What is needed: Transcribe the records word for word. Leave every picture out.

Material shown:
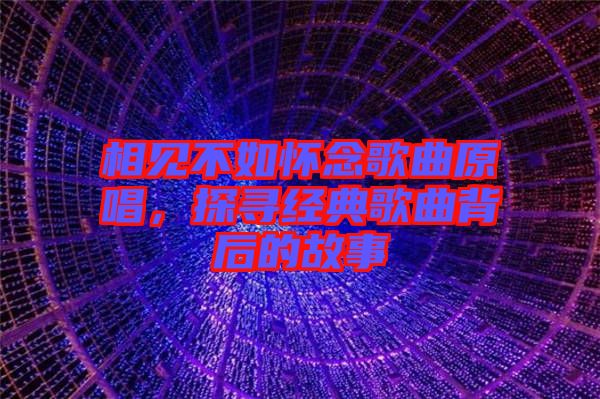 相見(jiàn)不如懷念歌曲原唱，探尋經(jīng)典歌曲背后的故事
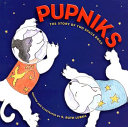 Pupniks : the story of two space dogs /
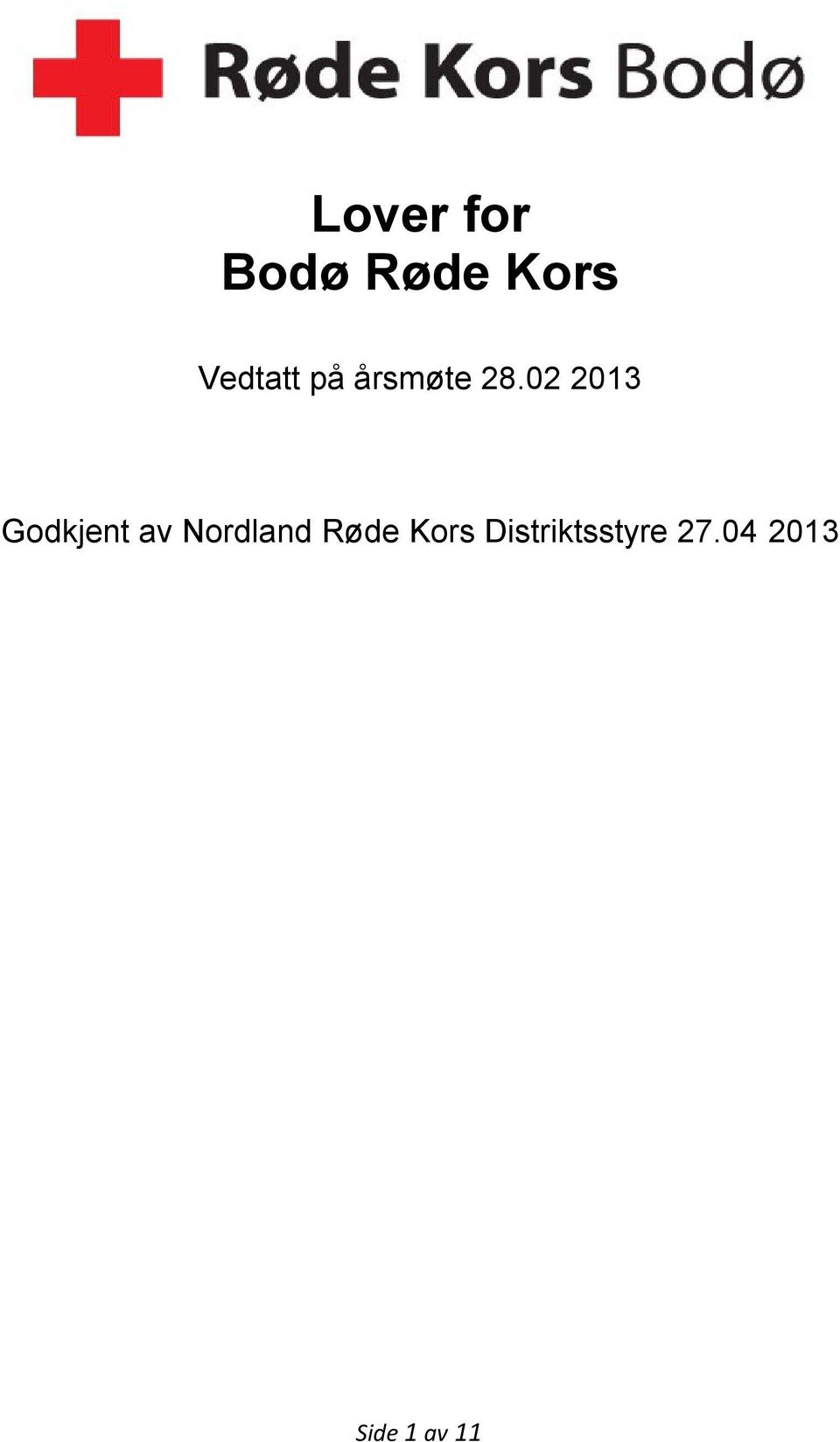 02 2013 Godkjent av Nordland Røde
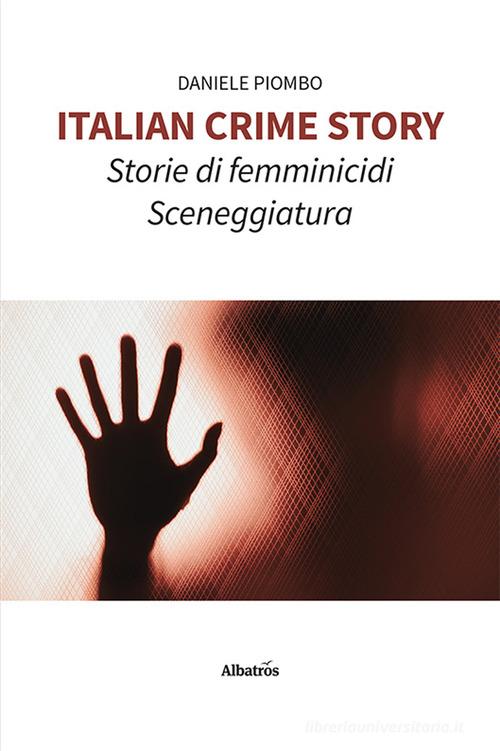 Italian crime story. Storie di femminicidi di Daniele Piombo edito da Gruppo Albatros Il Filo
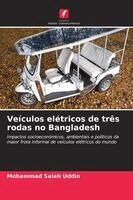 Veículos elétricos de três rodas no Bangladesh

Task response:
 相見(jiàn)不如懷念歌曲原唱，探尋經(jīng)典歌曲背后的故事
 Pupniks : the story of two space dogs /
 02 2013 Godkjent av Nordland Røde
 Italian crime story. Storie di femminicidi di Daniele Piombo edito da Gruppo Albatros Il Filo
 Veículos elétricos de três rodas no Bangladesh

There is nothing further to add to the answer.